The effects of synthetic THC on the brain are more pronounced than the effects of natural THC since the THC found in synthetic marijuana is more potent than natural marijuana. The affinity of synthetic THC for cannabinoid receptors is 5 times greater than that of THC. There have been no scientific studies of the effects of synthetic cannabinoids on the human brain, but it is known that the synthetic cannabinoid compounds act on the same receptors as THC. Normal brain functions, like memory and decision-making, rely on neurons communicating with each other.

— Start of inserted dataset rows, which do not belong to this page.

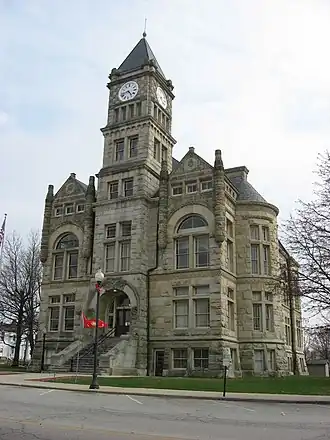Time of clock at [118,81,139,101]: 4:42
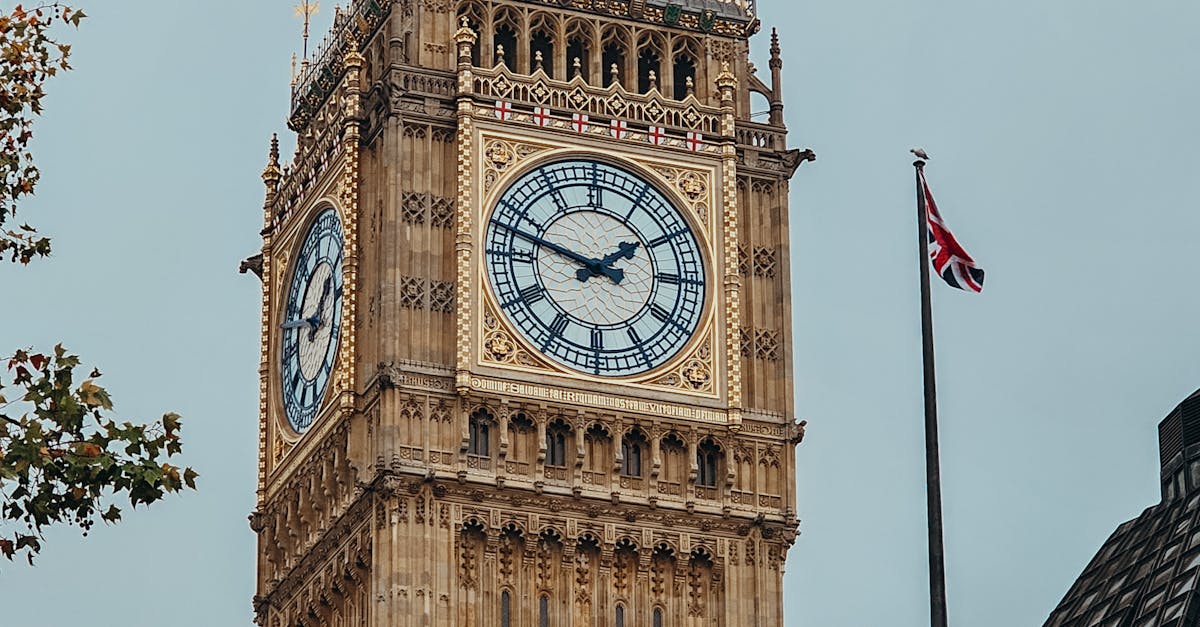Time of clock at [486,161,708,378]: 1:47
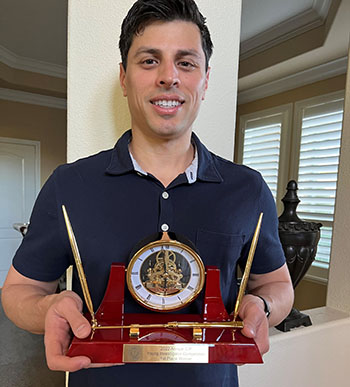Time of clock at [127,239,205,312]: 5:58
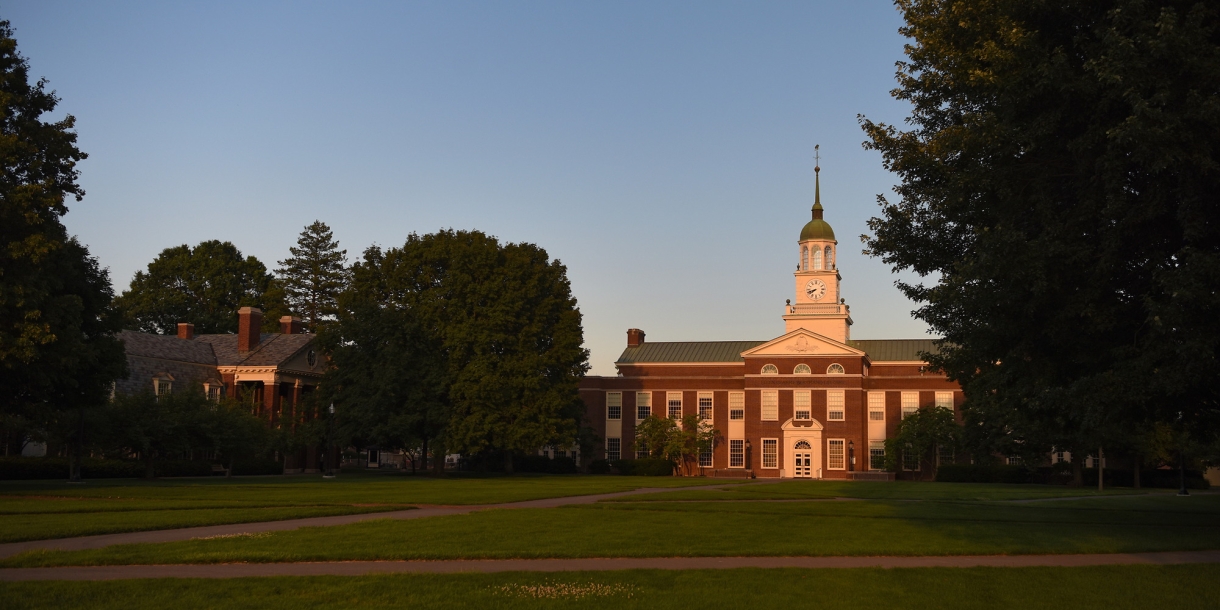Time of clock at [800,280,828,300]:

When cannabinoids attach to the receptors normal regulation of communication in the brain is disrupted.

Teens that chronically use marijuana have reduced problem-solving skills and exhibit “cognitive inflexibility”. Large epidemiological studies have shown that chronic use of marijuana results in a loss of IQ (average 8 points). It has not been confirmed if these problems occur in chronic users of synthetic marijuana.

 

Synthetic THC and pregnancy

 

The use of synthetic and natural THC during pregnancy may have profound effects on the developing baby. The human endocannabinoid system plays a role in brain maturation and the development of emotional responses. Epidemiological studies have shown that some babies born to women who used THC during their pregnancies display altered responses to visual stimuli, increased tremulousness, and a high-pitched cry, which could indicate problems with neurological development. In school, marijuana-exposed children are more likely to show gaps in problem solving skills, memory, and the ability to remain attentive.